The Central West LHIN is one of fourteen Local Health Integration Networks (LHINs) in the Canadian province of Ontario.

The Central West Local Health Integration Network is a community-based, non-profit organization funded by the Government of Ontario through the Ministry of Health and Long-Term Care.

Services
Central West LHIN plans, funds and coordinates the following operational public health care services to a population of approximately 800,000 people:

 Hospitals
 Etobicoke General Hospital (Etobicoke, ON)
 Brampton Civic Hospital (Brampton, ON)
 Peel Memorial Hospital (Brampton, ON)
 Orangeville Hospital (Orangeville, ON)
 Shelburne District Hospital (Shelburne, ON)

-- INFORMATION SHOWN --
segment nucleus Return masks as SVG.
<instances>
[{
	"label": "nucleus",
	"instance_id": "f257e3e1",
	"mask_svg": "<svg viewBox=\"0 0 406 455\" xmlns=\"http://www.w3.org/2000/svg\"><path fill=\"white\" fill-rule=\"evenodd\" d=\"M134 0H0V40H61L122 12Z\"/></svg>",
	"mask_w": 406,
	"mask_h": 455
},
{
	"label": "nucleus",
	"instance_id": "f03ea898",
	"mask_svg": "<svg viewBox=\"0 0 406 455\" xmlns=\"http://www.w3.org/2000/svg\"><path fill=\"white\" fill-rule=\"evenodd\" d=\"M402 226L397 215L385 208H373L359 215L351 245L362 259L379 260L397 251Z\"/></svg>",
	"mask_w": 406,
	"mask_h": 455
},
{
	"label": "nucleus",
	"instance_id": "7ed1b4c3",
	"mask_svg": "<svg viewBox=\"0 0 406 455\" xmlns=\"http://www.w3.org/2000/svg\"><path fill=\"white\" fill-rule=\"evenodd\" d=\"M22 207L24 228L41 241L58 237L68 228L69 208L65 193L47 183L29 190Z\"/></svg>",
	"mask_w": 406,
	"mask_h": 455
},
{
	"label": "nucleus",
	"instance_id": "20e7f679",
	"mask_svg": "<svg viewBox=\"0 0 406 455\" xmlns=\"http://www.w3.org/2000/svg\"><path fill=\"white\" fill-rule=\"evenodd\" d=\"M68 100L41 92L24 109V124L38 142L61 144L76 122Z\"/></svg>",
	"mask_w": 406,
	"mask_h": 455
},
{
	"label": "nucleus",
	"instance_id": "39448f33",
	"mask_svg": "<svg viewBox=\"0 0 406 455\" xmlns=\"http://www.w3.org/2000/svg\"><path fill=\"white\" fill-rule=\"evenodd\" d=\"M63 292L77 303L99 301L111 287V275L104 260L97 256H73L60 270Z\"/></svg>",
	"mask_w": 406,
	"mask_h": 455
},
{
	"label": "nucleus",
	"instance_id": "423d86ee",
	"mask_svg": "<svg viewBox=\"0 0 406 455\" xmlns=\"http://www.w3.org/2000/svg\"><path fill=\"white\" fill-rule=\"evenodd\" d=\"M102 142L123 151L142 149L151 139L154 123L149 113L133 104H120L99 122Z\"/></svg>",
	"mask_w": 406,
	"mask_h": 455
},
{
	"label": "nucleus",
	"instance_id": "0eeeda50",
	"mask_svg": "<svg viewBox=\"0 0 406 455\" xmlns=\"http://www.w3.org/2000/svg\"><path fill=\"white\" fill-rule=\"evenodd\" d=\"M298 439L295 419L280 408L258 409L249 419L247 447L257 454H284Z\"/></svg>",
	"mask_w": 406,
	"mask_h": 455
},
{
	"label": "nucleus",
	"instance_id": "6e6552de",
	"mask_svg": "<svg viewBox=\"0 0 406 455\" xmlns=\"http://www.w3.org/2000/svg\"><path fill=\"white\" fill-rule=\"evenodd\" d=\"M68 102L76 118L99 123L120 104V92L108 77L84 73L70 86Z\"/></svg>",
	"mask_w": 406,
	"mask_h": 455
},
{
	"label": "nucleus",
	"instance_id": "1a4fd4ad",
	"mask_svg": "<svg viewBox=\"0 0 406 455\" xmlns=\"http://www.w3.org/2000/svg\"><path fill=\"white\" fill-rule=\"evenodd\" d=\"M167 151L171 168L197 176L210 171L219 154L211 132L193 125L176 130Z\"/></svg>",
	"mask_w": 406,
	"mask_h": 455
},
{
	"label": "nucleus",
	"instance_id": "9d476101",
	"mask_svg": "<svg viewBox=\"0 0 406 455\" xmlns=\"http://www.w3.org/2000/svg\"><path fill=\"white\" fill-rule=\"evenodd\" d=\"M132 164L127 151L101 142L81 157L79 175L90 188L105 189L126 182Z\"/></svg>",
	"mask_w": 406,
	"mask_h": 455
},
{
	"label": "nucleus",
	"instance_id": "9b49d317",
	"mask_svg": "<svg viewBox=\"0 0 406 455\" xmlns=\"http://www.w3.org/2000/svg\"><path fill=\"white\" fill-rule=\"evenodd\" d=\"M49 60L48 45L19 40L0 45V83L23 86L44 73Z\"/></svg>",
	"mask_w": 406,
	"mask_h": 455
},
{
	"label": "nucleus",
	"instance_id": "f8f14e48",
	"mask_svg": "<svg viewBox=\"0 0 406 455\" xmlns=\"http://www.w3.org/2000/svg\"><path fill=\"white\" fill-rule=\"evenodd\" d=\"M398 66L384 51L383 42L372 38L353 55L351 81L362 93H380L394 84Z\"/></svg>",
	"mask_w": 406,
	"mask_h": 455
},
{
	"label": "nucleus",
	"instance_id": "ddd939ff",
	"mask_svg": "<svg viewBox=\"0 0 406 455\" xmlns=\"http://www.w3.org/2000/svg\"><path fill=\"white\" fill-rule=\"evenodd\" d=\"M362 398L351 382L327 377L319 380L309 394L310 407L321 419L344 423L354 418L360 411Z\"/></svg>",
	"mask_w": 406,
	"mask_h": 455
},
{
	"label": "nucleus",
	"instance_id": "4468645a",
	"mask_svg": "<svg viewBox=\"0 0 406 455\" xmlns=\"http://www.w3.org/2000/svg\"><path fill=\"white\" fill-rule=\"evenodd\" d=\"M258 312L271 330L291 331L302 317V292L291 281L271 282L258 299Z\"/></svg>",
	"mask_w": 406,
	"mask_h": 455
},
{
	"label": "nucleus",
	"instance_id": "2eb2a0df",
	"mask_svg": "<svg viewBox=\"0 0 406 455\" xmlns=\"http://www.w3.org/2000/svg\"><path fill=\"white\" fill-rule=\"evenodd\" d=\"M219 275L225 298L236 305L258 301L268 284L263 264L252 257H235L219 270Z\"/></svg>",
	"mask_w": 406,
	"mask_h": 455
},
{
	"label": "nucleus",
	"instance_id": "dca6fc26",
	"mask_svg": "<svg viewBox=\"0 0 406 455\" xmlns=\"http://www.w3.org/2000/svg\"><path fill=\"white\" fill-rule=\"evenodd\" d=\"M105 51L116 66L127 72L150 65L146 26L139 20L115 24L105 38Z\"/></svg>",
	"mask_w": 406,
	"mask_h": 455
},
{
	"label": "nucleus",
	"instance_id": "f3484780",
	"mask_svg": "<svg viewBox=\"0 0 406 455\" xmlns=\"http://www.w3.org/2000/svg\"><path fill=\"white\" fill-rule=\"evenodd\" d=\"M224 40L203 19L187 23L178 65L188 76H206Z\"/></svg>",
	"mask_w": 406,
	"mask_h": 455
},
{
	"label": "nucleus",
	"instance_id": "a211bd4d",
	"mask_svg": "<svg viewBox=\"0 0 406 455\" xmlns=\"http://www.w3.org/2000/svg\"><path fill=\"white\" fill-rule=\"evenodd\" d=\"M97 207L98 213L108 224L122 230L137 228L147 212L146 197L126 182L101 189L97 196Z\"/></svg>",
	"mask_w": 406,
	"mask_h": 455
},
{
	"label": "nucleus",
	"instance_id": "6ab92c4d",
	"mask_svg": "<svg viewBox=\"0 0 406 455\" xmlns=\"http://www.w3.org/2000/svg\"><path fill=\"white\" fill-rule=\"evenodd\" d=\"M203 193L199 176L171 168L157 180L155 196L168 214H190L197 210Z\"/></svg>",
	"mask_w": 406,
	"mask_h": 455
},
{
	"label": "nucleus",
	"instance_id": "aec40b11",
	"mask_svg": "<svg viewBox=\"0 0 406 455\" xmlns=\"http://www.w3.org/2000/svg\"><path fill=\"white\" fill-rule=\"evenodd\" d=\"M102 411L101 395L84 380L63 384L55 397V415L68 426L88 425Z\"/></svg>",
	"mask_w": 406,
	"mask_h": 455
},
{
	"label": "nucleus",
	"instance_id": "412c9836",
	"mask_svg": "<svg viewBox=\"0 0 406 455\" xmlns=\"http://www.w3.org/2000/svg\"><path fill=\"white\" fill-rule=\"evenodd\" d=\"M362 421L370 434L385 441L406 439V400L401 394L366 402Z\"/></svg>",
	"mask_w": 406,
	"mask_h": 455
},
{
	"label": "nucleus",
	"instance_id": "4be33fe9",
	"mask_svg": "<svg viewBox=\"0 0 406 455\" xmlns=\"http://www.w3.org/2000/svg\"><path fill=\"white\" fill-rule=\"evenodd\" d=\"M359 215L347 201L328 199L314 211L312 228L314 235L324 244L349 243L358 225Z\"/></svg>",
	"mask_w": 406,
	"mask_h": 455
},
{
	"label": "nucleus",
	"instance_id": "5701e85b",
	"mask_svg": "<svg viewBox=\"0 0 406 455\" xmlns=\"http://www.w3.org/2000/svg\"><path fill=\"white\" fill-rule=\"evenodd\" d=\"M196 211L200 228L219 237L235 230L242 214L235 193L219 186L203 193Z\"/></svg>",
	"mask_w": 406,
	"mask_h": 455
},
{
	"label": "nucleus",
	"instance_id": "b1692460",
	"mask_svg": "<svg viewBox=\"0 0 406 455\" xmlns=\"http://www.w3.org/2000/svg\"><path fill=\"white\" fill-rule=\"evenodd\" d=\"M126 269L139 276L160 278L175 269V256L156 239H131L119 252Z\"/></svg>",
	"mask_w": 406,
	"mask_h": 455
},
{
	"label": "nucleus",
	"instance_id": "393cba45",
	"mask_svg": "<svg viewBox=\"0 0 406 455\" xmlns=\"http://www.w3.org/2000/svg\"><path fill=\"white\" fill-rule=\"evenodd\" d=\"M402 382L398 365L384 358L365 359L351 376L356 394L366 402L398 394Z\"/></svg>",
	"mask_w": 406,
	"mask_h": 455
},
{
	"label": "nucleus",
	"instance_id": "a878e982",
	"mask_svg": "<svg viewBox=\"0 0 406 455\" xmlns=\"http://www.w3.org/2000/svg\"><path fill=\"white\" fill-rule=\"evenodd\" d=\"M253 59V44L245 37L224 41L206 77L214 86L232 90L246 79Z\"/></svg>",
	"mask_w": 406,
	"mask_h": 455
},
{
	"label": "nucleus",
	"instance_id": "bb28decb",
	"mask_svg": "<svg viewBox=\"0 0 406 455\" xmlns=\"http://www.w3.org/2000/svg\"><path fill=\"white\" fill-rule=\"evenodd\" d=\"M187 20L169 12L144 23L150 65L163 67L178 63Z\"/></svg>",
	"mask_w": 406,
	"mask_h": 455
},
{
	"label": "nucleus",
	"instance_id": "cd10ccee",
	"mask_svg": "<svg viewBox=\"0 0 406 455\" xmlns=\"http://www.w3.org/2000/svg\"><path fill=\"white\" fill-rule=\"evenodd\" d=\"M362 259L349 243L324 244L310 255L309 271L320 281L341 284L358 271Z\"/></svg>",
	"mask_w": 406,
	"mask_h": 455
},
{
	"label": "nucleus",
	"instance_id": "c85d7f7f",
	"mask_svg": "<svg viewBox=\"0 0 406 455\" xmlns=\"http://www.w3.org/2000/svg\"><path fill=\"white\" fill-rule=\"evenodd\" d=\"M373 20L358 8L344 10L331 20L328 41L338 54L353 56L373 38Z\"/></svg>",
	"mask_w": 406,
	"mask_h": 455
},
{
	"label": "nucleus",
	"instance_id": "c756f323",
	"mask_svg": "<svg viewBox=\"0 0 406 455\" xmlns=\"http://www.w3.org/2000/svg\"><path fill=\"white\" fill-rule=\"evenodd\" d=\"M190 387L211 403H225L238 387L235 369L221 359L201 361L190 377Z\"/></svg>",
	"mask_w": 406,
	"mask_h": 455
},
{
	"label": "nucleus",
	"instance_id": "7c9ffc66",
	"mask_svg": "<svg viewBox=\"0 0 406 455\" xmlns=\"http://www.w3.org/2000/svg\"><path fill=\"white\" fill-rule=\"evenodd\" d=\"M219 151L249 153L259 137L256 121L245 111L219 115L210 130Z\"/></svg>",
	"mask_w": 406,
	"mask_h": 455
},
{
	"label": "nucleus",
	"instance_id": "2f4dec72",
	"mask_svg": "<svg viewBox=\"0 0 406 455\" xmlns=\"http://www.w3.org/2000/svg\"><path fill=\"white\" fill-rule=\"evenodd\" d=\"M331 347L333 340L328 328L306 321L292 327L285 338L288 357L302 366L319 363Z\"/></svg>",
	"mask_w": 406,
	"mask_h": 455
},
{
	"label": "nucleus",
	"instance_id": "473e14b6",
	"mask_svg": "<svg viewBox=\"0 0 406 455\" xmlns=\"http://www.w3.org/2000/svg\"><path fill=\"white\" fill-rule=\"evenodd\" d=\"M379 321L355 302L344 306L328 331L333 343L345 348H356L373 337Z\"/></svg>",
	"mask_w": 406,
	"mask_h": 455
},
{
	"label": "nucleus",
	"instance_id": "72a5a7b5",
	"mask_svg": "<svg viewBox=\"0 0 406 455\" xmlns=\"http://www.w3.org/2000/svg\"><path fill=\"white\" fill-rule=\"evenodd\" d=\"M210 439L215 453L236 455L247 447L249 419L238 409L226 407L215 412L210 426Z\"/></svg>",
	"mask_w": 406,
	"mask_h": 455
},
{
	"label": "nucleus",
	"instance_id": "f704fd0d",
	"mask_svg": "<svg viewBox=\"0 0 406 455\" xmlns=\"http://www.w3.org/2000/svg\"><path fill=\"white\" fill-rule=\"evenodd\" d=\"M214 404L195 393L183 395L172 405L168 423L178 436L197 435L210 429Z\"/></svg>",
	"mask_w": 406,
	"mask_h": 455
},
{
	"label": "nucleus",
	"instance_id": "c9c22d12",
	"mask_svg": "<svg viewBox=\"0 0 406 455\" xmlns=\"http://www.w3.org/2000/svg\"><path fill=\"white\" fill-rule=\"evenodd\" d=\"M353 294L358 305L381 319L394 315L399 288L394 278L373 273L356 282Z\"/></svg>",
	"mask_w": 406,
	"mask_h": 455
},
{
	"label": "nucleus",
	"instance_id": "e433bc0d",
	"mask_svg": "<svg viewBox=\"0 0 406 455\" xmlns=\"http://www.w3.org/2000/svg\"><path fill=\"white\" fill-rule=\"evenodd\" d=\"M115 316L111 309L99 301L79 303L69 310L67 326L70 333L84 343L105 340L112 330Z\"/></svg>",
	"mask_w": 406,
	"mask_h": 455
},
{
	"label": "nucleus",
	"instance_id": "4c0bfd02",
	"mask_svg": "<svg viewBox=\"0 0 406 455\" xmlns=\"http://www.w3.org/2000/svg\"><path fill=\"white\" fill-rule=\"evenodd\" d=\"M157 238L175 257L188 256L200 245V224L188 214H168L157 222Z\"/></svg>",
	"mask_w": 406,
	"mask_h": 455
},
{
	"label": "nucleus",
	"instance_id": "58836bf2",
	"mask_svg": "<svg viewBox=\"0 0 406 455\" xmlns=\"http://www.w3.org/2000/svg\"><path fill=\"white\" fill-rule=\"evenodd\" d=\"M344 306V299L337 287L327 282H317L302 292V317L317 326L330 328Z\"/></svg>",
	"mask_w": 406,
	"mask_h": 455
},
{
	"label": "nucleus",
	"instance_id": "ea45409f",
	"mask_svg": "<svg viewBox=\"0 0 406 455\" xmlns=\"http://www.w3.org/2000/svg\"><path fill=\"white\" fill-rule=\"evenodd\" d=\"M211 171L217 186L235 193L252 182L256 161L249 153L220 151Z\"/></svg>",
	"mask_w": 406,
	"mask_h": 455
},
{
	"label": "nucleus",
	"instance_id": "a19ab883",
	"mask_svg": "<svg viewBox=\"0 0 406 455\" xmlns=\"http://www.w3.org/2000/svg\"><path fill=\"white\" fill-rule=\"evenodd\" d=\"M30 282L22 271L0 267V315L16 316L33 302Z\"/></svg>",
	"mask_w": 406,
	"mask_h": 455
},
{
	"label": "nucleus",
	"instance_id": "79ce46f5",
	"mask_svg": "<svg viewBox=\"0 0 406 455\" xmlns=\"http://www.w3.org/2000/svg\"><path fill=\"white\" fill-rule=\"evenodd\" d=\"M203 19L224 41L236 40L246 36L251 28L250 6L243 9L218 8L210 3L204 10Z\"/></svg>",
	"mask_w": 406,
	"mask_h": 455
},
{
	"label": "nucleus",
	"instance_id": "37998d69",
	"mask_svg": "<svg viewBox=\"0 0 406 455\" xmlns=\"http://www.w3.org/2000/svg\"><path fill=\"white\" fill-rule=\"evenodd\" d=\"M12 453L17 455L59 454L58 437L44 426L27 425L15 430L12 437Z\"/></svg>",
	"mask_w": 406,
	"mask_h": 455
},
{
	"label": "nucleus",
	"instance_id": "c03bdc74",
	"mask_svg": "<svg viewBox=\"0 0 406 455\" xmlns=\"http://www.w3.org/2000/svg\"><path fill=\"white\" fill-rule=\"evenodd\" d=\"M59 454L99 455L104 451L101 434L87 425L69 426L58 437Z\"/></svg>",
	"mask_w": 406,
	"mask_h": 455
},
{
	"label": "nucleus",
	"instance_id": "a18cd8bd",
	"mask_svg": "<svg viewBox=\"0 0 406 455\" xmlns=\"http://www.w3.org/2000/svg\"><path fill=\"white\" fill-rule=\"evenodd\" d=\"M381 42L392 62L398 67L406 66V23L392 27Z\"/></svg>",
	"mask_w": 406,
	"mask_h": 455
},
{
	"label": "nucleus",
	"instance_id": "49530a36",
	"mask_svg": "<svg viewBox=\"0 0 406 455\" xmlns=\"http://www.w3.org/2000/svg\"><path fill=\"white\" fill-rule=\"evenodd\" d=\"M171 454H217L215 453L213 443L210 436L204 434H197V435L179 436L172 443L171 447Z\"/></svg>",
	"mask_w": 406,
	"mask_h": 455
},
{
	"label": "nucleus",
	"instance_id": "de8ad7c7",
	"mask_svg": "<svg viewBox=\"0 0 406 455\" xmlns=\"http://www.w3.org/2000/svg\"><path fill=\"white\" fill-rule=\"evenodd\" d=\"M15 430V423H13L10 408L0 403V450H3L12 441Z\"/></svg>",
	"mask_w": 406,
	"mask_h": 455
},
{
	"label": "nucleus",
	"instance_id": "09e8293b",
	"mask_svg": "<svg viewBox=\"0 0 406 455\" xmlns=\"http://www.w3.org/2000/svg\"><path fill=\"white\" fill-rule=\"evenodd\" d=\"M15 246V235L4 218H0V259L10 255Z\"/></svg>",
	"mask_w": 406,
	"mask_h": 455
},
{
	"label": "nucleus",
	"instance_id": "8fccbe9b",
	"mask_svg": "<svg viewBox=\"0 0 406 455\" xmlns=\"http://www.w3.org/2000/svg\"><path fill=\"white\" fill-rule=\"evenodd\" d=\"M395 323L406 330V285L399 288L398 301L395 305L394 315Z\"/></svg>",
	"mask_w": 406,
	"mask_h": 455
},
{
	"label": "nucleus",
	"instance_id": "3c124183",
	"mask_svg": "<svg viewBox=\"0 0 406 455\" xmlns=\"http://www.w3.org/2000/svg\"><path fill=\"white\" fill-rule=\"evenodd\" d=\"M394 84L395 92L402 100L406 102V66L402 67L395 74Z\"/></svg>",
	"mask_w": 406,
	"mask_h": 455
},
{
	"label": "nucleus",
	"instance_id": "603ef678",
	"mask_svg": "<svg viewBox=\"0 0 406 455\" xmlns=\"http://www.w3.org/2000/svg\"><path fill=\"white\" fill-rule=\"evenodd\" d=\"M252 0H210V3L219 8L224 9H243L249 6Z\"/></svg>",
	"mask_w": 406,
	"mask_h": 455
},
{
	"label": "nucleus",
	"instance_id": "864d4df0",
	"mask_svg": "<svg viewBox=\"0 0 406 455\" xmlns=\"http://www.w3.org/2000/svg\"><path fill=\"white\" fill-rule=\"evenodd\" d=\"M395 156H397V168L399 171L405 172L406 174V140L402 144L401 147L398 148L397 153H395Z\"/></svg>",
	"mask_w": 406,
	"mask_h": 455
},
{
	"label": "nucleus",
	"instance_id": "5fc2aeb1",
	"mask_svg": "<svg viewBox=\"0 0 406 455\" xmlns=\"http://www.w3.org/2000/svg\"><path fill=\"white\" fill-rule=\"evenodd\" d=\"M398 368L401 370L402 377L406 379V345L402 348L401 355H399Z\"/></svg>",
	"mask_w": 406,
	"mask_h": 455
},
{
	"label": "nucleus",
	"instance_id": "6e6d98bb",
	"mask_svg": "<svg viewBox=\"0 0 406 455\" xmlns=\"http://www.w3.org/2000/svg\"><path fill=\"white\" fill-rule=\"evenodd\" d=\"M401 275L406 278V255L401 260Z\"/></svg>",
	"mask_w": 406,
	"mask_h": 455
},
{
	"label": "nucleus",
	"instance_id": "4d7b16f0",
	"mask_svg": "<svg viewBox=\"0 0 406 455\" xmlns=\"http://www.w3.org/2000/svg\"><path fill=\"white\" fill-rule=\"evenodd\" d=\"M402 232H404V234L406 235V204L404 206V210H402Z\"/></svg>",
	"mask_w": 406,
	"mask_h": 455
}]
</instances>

-- QUESTIONS ON THE MATERIAL --
1) According to the text about the Central West LHIN, roughly how many people receive the health care services it plans, funds, and coordinates?
2) Extend the text about the Central West LHIN beyond its final line.
The material has no connection to the text about the Central West LHIN.

-- OUTPUTS IN ORDER --
1) Approximately 800,000 people.

2)
 Long-Term Care Homes
 Community Care Access Centre (CCAC)
 Community Support Service Agencies
 Mental Health and Addiction Agencies
 Community Health Centres (CHCs)

Geographic area
Central West LHIN services a region that includes all of Dufferin County and the northern section of the Regional Municipality of Peel.  This includes Rexdale, ON, Malton, ON, Brampton, ON, Orangeville, ON, Woodbridge, ON and Caledon, ON.

Budget
The Central West LHIN has an annual budget of approximately $734 million.